Ces scientifiques, travaillant en partie en extérieur et exposées au regard de tous, ont commencé à être victimes de ces attaques dès l’arrivée des beaux jours en mai, lorsqu’elles ont opté pour des débardeurs ou des hauts laissant leurs épaules découvertes en raison des fortes chaleurs. Ce simple changement vestimentaire a suscité des commentaires désobligeants émanant principalement de passants masculins, exprimés à travers les grilles entourant le chantier, réalisé en partenariat avec la ville.

En plus des remarques à caractère sexuel, les archéologues ont également été confrontées à des insultes concernant leurs positions corporelles de travail, car elles sont souvent accroupies au sol pour étudier les fouilles. Par ailleurs, elles ont été victimes de critiques relatives à leur choix de métier.«On pouvait entendre, “Ce n’est pas un métier de femmes”», rapporte Claude Héron, directeur de l’unité d’archéologie de la Ville de Saint-Denis, régulièrement présent sur le chantier.

Dans un autre registre, un archéologue de l’Inrap, responsable d’opération sur le chantier, a confié à nos confrères d’Actu Seine-Saint-Denis que «des riverains interpell(ai)ent les archéologues, criant au blasphème parce que des squelettes (étaie)nt étudiés ou protestant parce que le chantier impos(ait) des déviations, ce qui gêne la circulation».
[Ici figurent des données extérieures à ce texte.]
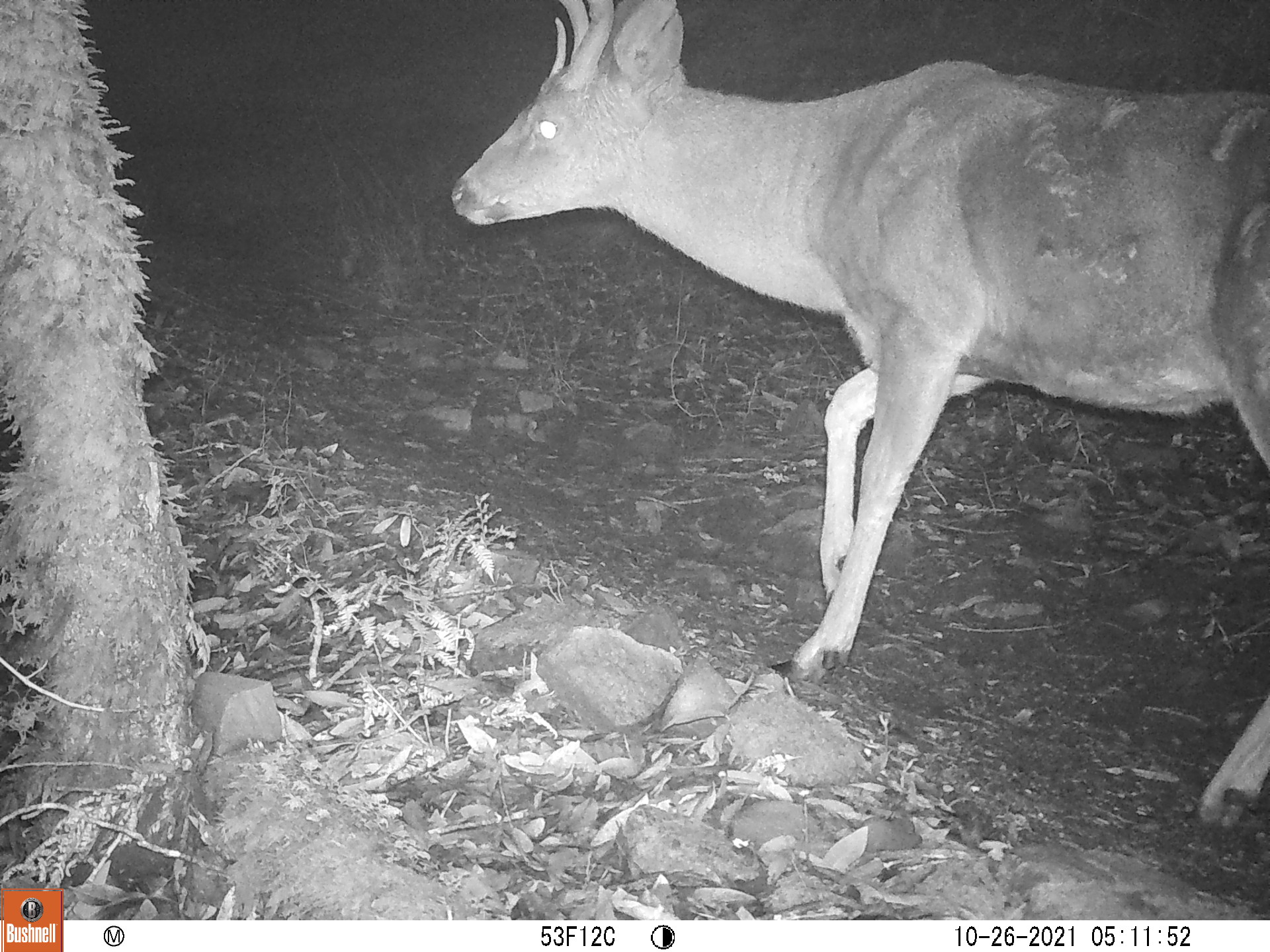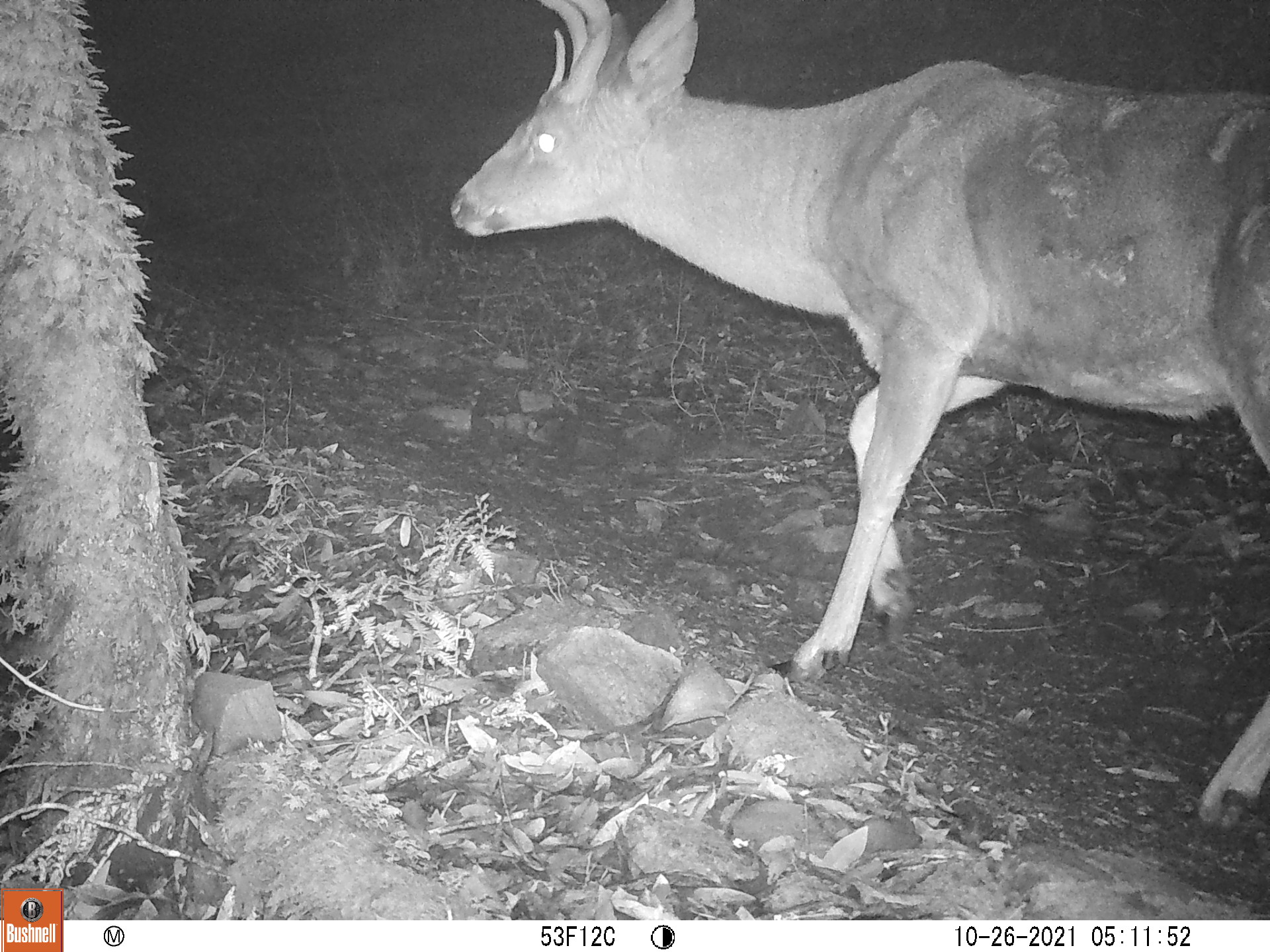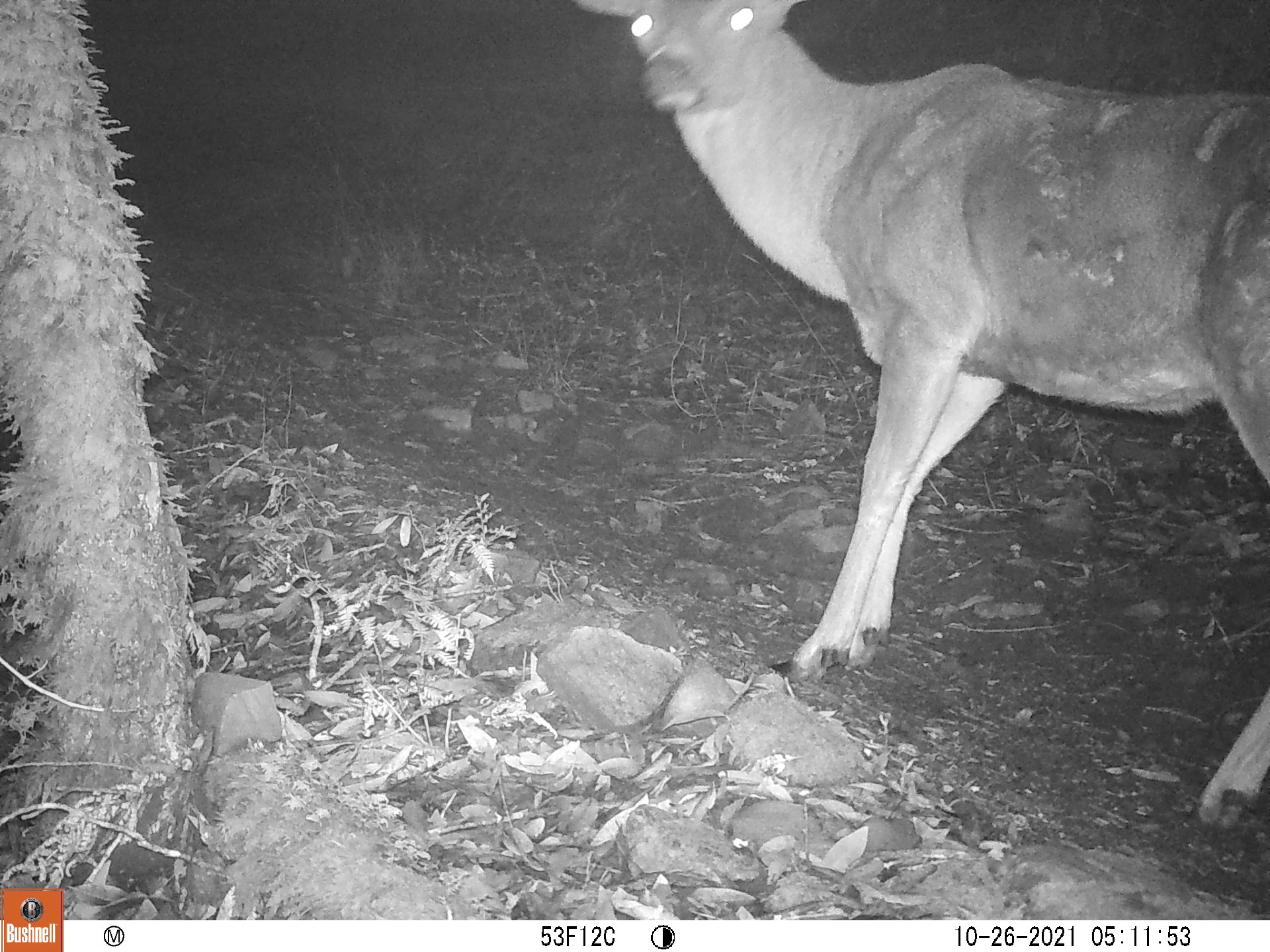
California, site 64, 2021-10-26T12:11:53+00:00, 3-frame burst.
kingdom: Animalia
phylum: Chordata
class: Mammalia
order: Artiodactyla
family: Cervidae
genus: Odocoileus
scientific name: Odocoileus hemionus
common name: mule deer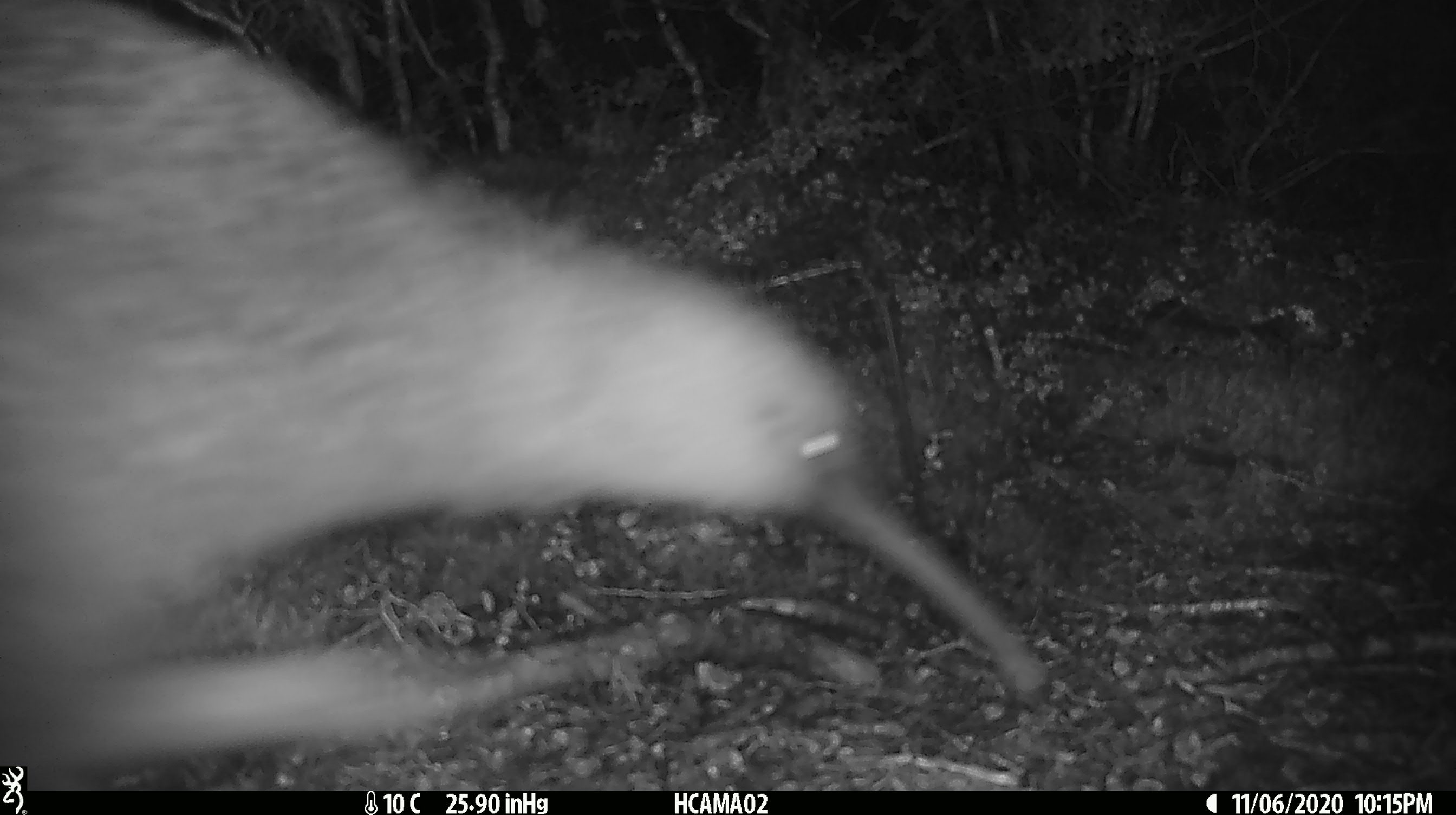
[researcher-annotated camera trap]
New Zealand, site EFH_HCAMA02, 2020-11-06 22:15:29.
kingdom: Animalia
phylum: Chordata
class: Aves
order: Apterygiformes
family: Apterygidae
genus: Apteryx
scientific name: Apteryx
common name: kiwi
«Le harcèlement de rue est un délit»

Rapidement mise au courant des faits, la Ville de Saint-Denis a répondu à la polémique naissante. Sur les réseaux sociaux, de nombreux commentaires dénoncent le possible «intégrisme» et «islamisme» des passants-agresseurs dans une ville connue pour ses dérives communautaristes. Des affirmations réfutées aussitôt par la mairie socialiste. «Aucun propos à caractère islamique et religieux» n’a été prononcé, souligne Oriane Filhol, adjointe à la mairie PS de Saint-Denis chargée des droits des femmes et de la solidarité à la mairie. «Ce n’est pas le sujet et ce n’est pas ce qu’il s’est passé», ajoute-t-elle.

Pour «protéger» les scientifiques et «faire cesser» ces «terribles» attaques, la mairie a lancé une campagne d’affiches accrochées sur les grillages du chantier. «Adoptez le bon comportement», peut-on y lire. «L’objectif est de rappeler aux gens que le harcèlement de rue est un délit, punissable par la loi», précise l’adjointe au maire. Cette loi, adoptée en 2018, considère tout «comportement à connotation sexuelle ou sexiste […] dégradant ou humiliant» comme une infraction passible d’une amende allant de 90 à 750 euros. Selon BFM, une grande partie des affiches ont aujourd’hui été arrachées.

Des patrouilles de police plus fréquentes ont aussi été déployées pour «que les gens comprennent qu’ils ne peuvent pas agir de cette sorte», ajoute Oriane Filhol. Les archéologues sont de leur côté incitées à «appeler la police municipale en cas d’agression». Dans ce cas de figure, des «caméras de surveillance pourront servir à retrouver les coupables», indique l’adjointe. À ce jour, aucun suspect n’a été interpellé. Après que son directeur général se soit rendu sur le site à Saint-Denis ce mardi, l’Inrap a annoncé dans un communiqué qu’«en lien avec ses personnels, elle n’hésitera pas à porter plainte contre ces agissements».

Mesures critiquées

Alors, ces mesures sont-elles suffisamment dissuasives ? «Ça s’est clairement calmé depuis qu’elles ont été mises en place», assure Claude Héron. «Les gens ont compris que la ville ne rigolait pas avec ce sujet», poursuit-il. Malgré tout, bâcher l’entièreté du chantier ne semble pas s’imposer comme une solution de protection des archéologues. «Nous voulons permettre aux riverains d’admirer la richesse de notre patrimoine à travers un grillage ou des fenêtres», explique Oriane Filhol. «C’est aussi pour montrer aux jeunes filles qu’il n’y a pas que les hommes comme Indiana Jones qui deviennent archéologues», détaille-t-elle.